- **What is being asked**
Copy out the items below, swapping each "barn door" for "stable door" and changing nothing else.

[Spatial question entries]

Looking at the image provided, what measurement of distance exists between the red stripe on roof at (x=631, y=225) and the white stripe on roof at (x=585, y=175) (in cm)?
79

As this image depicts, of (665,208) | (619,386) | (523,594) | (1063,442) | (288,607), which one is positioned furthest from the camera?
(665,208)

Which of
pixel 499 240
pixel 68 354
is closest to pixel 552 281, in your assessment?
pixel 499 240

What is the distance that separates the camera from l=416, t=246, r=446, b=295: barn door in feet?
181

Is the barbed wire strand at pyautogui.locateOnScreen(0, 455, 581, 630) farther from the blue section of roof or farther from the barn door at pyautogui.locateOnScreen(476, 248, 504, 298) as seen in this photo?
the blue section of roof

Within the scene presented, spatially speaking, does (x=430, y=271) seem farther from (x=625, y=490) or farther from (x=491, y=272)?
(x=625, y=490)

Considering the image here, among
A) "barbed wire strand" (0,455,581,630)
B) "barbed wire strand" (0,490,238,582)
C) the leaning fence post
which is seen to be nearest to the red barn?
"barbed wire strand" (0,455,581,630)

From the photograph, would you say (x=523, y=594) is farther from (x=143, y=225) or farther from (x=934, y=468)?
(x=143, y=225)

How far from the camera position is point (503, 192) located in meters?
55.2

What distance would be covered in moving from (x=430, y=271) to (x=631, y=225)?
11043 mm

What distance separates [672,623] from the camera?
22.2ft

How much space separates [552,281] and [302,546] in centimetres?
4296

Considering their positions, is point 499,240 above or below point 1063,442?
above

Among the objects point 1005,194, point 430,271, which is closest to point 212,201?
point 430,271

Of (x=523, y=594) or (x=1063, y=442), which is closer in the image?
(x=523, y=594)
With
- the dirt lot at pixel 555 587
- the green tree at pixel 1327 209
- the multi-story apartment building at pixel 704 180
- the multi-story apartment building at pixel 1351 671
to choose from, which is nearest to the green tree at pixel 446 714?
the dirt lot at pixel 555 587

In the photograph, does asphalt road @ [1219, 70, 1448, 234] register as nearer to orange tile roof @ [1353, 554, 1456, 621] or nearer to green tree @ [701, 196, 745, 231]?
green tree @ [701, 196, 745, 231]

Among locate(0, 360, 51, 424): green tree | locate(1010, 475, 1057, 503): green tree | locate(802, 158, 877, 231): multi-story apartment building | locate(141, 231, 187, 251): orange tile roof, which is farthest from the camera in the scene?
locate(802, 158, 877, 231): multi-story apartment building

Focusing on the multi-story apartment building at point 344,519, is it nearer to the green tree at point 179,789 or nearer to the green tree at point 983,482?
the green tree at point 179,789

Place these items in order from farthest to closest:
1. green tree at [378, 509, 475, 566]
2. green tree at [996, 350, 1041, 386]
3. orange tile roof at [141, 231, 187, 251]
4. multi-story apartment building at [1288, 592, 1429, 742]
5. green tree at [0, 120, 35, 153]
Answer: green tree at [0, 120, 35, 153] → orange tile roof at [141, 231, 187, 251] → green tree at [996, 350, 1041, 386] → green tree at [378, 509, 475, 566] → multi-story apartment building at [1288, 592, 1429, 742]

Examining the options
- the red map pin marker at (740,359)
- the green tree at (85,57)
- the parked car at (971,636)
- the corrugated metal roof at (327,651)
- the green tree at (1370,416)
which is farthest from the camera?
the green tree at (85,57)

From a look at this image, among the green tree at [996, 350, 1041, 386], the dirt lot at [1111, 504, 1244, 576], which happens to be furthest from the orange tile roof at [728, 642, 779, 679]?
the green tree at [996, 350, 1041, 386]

- **Result of this task**
Looking at the image provided, what measurement of distance exists between the red stripe on roof at (x=631, y=225) and the white stripe on roof at (x=585, y=175) (in cm)?
79

As this image depicts, of (665,208) | (619,386) | (523,594) | (1063,442) | (288,607), which one is positioned furthest from the camera?
(665,208)

Which of
pixel 499 240
pixel 68 354
is closest to pixel 552 281, in your assessment?
pixel 499 240

What is the distance that separates the camera from l=416, t=246, r=446, b=295: stable door in feet?
181

Is the barbed wire strand at pyautogui.locateOnScreen(0, 455, 581, 630) farther from the blue section of roof or farther from the stable door at pyautogui.locateOnScreen(476, 248, 504, 298) as seen in this photo?
the blue section of roof

Within the scene presented, spatially speaking, does (x=430, y=271) seem farther from (x=625, y=490) or farther from (x=491, y=272)?
(x=625, y=490)

Considering the image here, among
A) "barbed wire strand" (0,455,581,630)
B) "barbed wire strand" (0,490,238,582)
C) the leaning fence post
which is seen to be nearest to the red barn?
"barbed wire strand" (0,455,581,630)

From the photograph, would you say (x=523, y=594) is farther from (x=143, y=225) or farther from (x=934, y=468)?
(x=143, y=225)

How far from the camera position is point (503, 192) located in meters?
55.2

What distance would be covered in moving from (x=430, y=271) to (x=631, y=225)?
11043 mm

What distance separates [672,623] from the camera?
22.2ft

How much space separates [552,281] and [302,546] in centimetres?
4296

Considering their positions, is point 499,240 above or below point 1063,442?
above

Among the objects point 1005,194, point 430,271, which is closest to point 212,201?
point 430,271

Of (x=523, y=594) or (x=1063, y=442), which is closer in the image?
(x=523, y=594)
With
- the dirt lot at pixel 555 587
- the green tree at pixel 1327 209
- the multi-story apartment building at pixel 704 180
- the multi-story apartment building at pixel 1351 671
to choose from, which is nearest to the green tree at pixel 446 714?
the dirt lot at pixel 555 587

In the photograph, does asphalt road @ [1219, 70, 1448, 234] register as nearer to orange tile roof @ [1353, 554, 1456, 621] or nearer to green tree @ [701, 196, 745, 231]?
green tree @ [701, 196, 745, 231]

Among locate(0, 360, 51, 424): green tree | locate(1010, 475, 1057, 503): green tree | locate(802, 158, 877, 231): multi-story apartment building | locate(141, 231, 187, 251): orange tile roof, which is farthest from the camera in the scene?
locate(802, 158, 877, 231): multi-story apartment building

Focusing on the multi-story apartment building at point 344,519, is it nearer to the green tree at point 179,789 or nearer to the green tree at point 983,482?
the green tree at point 179,789

Place these items in order from farthest to closest:
1. green tree at [378, 509, 475, 566]
2. green tree at [996, 350, 1041, 386]
3. orange tile roof at [141, 231, 187, 251]
4. multi-story apartment building at [1288, 592, 1429, 742]
5. green tree at [0, 120, 35, 153]
Answer: green tree at [0, 120, 35, 153] → orange tile roof at [141, 231, 187, 251] → green tree at [996, 350, 1041, 386] → green tree at [378, 509, 475, 566] → multi-story apartment building at [1288, 592, 1429, 742]

Examining the options
- the red map pin marker at (740,359)
- the green tree at (85,57)
- the parked car at (971,636)
- the corrugated metal roof at (327,651)
- the green tree at (1370,416)
which is farthest from the camera?
the green tree at (85,57)

From a look at this image, among the green tree at [996, 350, 1041, 386], the dirt lot at [1111, 504, 1244, 576], which happens to be furthest from the orange tile roof at [728, 642, 779, 679]?
the green tree at [996, 350, 1041, 386]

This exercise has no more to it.